Ciara rolled her eyes. “I tried to hug you once. You head-butted me. Didn’t even feel a thing before you returned to be the little shit you were. Your noggins full of rocks.”
Nelson approached and sighed. “Really, you two?” Ciara snatched a drink, and Clyff took one as well. Nelson looked about. “Has Sofia not returned yet?”
Clyff raised a brow. “What, she was just right—” well, no she wasn’t. She was gone. He let out a noise that was somewhere between a bear growl and whine before downing his drink to go find his daughter.
“Stop finding enjoyment in my pain, Mom,” Clyff grunted before disappearing into the crowd. He didn’t hear what his mother said back, but he was assured that it was her same tactless response—not that he had any room to talk.
EOS 600 HUNDRED YEARS LATER
Clyff awoke to the sound of an alert. He attempted to slap a non-existent clock. His eyes cracked open to show that he was merely flapping wildly at the air. His omnitool showed that he was to be present and accounted for in ten minutes. It’d been a while since he’d been so rushed. Bootcamp came to mind, and he shivered.
He pulled himself from his bed and let out a growling yawn. He stretched and scratched his head. He looked at the others, realizing he was in the buff. He didn’t care though. They were all men of varying species. If they weren’t assured of their autonomy, then they probably shouldn’t be in a tight, shared space. Clyff was tall, broad-shouldered, red-haired, heavily muscular, but paunchy, and pale. He wasn’t hirsute by any stretch of the imagination, but he did have chest hair and a certain happy trail that led into a zone that no one should be staring at with much intent. Though, for those interested, it wasn’t something he would be shy about.
Fortunately, for everyone’s eyes, he slid on basic gear right after. He then moved towards his locker. His armor was bulky, and his guns were massive. ”So, apparently, I thought Kansas was the shithole of the galaxy, but Eos wins.” He started sliding on his armor, piece by piece. “Sure Tuchanka is bad, but it also has thresher maws and krogan. Kansas doesn’t have that. Though. Can you imagine krogan in Kansas? I can.” His armor was massive and made from extreme conditions, but that’s what he’d always dealt with. It was a deep red with heavy armoring that made his form bulkier than it was. It had Alliance officer markings and “Red Dog” written on it. Once he managed it on, he strapped his weapons on. “I wish this place had a pot of coffee. Two pots of coffee. Something.” He slid his helmet on.
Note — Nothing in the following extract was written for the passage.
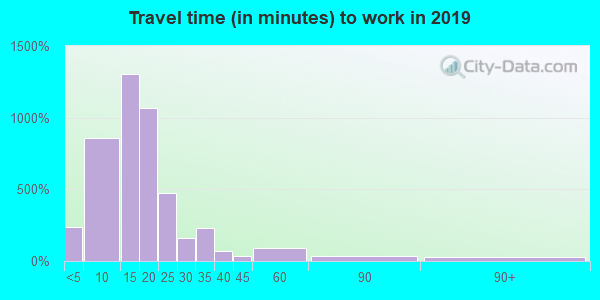 55806 zip code travel time to work (commute)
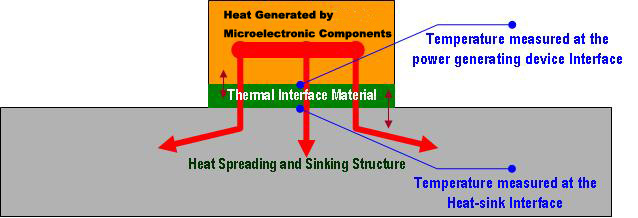 Thermal Interface Effectiveness Measurement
Clyff exited the bunker slow, steady, but chock full of guns and grenades. He paused before his commanders. It was an interesting bunch. Still, that didn’t mean that they were any less important. Though the Angara was interesting.
He brought his hand up and snapped into salute. “Clyfford Ward, Gunnery Chief of the Alliance Military reporting for duty.” He knew to hold his salute until he was dismissed from it, so he kept it tight to his brow.